== PAGE TEXT ==
________________________

The FAANGs are Facebook, Apple, Amazon, Netflix and Google. I’ve been investing into the FAANG stocks since 2009 and have watched with fascination their incredible success. See the links at the bottom for different summaries of how much their stocks have grown over the years. Put simply, this growth is largely due to the Pareto Principle or 80:20 rule outlined below.
While the FAANGS have delivered incredible returns, I also have concerns and reservations about the market dominance they hold. By some measures they wield more control, wealth and power than most governments around the world put together. A scary thought. Privacy issues aside they all remain as generally popular, much-loved brands that make our lives easier and operate with far more benevolence than malevolence, thankfully. However they exist in order to grow and to profit and answer to shareholders, who are not always the most ethically minded. While governments and regulators occasionally seek to clip their wings, it remains to be seen if anything that significant will ever be done to reign in their seemingly endless expansion and growing dominance.

________________________

(Stored items from a collection)

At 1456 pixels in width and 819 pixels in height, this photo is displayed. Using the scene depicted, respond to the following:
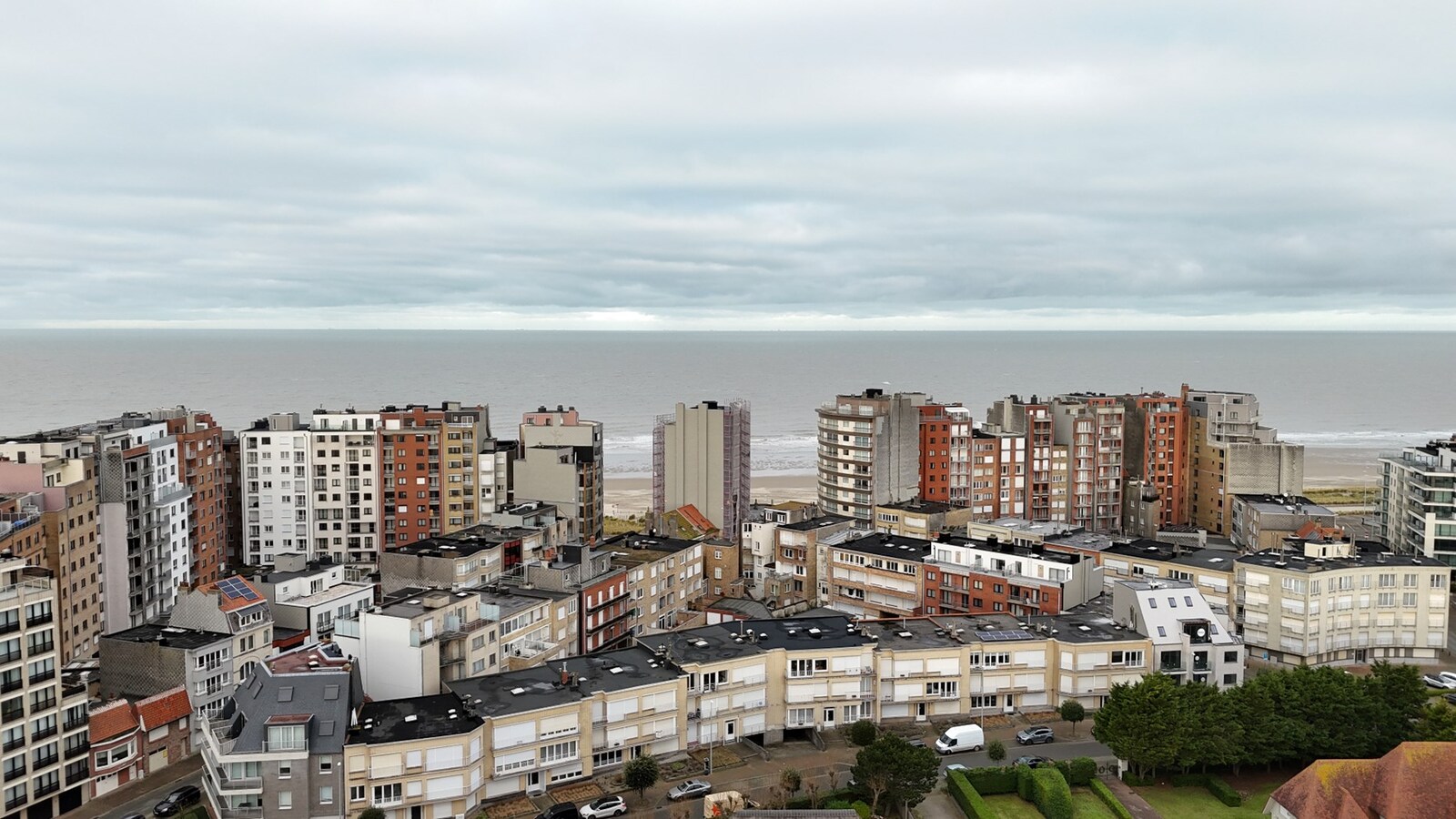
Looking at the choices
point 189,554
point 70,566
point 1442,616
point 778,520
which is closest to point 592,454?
point 778,520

________________________

== DIRECTIVES ==
1 - From the text about the FAANG stocks, write out the part that opens with the words containing "The FAANGs are" and closes with "rule outlined below.".
2 - Extend the text about the FAANG stocks, picking up right after its last sentence.
The lines have no connection to the text about the FAANG stocks.

== FINAL RESULTS ==
1 -
The FAANGs are Facebook, Apple, Amazon, Netflix and Google. I’ve been investing into the FAANG stocks since 2009 and have watched with fascination their incredible success. See the links at the bottom for different summaries of how much their stocks have grown over the years. Put simply, this growth is largely due to the Pareto Principle or 80:20 rule outlined below.

2 -
The Pareto Principle
As the FAANGs have dominated the market, they have increasingly solidified their position in the market to dominate it further. Over 80% of people using search engines, use Google. Over 80% of people shopping online, use Amazon. And so on. That is not what the Pareto Principle or 80:20 rule means exactly, there is more to it than that.
The Pareto Principle states that for many outcomes, roughly 80% of consequences come from 20% of the causes (the “vital few”). It is also known as the 80/20 rule, the law of the vital few, or the principle of factor sparsity. Read more about The Pareto Principle at Wikipedia.
Should the FAANG acronym be updated?
I wonder if the FAANG acronym could be updated and replaced with something better. Microsoft, with market cap approaching $2tn in 2021 is about 8 times bigger than Netflix ($240bn), which should really be removed were it not for its stellar growth. Some people now say FAMANG to include Microsoft while others leave out Netflix Perhaps the biggest US tech giants… Microsoft, Apple, Amazon, Alphabet and Facebook should become FAAAM (pronounced “farm”) or MAAAF (pronounced “Marf”)
Why not Alibaba or Tencent?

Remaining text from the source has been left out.